(A) Transforming the general equation into standard form

We are given the equation of a parabola:

$y^2 + 4x - 14y = -53$

Step 1: Rearrange terms to complete the square

We aim to transform the quadratic in $y$ into a perfect square. First, move all $y$-related terms to one side:

$y^2 - 14y = -4x - 53$

Step 2: Complete the square

To complete the square, take half of the coefficient of $y$, square it, and add that value to both sides. The coefficient of $y$ is -14, so:

$\left(\frac{-14}{2}\right)^2 = 49$

Add 49 to both sides:

$y^2 - 14y + 49 = -4x - 53 + 49$

Simplify:

$(y - 7)^2 = -4x - 4$

Step 3: Simplify and rewrite the equation

Now, factor the right side:

$(y - 7)^2 = -4(x + 1)$

This is the standard form of a parabola equation:

$(y - k)^2 = 4p(x - h)$

where the vertex is $(h, k)$ and $4p$ determines the focal length.

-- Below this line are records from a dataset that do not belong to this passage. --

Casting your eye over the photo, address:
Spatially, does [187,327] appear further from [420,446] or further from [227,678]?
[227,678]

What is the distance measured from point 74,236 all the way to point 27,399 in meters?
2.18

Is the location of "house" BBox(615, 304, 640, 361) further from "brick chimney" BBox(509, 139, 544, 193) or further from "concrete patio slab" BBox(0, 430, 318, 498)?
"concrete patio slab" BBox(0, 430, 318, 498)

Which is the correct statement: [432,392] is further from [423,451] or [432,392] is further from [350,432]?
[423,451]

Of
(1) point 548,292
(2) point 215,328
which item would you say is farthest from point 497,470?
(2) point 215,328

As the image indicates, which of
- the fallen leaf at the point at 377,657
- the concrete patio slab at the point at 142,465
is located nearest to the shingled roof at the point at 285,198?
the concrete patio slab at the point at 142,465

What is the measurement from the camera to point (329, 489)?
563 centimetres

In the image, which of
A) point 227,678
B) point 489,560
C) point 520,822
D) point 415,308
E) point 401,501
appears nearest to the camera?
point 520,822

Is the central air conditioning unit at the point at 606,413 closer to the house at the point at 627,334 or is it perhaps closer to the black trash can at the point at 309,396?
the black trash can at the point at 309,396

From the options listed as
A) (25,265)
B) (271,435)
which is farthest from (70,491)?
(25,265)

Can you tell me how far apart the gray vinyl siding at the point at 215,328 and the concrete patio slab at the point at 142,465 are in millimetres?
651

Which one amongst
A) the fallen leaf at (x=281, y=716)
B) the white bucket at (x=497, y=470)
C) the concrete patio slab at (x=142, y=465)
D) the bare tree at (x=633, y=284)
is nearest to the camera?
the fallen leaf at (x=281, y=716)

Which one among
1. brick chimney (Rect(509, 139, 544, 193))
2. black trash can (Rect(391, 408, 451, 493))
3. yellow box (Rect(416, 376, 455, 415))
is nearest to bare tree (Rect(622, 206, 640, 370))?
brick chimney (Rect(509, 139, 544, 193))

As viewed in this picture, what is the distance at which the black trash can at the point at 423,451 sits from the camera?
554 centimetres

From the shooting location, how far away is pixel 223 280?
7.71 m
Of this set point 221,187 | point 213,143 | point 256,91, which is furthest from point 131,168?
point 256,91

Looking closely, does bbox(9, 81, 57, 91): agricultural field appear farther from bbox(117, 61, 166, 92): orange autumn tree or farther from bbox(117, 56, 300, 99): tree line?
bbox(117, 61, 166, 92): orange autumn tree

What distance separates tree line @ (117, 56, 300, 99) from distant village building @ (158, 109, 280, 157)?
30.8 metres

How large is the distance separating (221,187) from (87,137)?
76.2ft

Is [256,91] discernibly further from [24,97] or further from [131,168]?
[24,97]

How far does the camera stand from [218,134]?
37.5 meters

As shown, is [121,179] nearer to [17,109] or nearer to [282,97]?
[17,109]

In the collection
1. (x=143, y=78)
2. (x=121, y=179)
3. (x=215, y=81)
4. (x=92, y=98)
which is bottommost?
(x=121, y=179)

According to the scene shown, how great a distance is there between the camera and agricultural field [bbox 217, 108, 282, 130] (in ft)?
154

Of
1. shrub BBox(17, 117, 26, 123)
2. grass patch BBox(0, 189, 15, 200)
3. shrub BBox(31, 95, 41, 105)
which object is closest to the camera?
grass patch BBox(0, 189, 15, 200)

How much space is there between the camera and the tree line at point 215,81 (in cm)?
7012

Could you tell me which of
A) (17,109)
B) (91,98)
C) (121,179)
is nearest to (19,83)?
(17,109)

(B) Finding the Coordinates

From the equation:

$(y - 7)^2 = -4(x + 1)$

we can extract the following information:

• The equation is in the form $(y - k)^2 = 4p(x - h)$, where:
  • Vertex: $(h, k) = (-1, 7)$
  • $4p = -4$, so $p = -1$

a. Vertex

The vertex is at $(-1, 7)$.

b. Focus

The focus is located $p$ units away from the vertex along the axis of symmetry. Since $p = -1$, the focus is 1 unit to the left of the vertex (because it's a horizontal parabola opening to the left).

$\text{Focus} = (-1 + (-1), 7) = (-2, 7)$

c. Directrix

The directrix is a vertical line $p$ units to the right of the vertex. Since $p = -1$, the directrix is:

$x = -1 - (-1) = 0$

So the directrix is the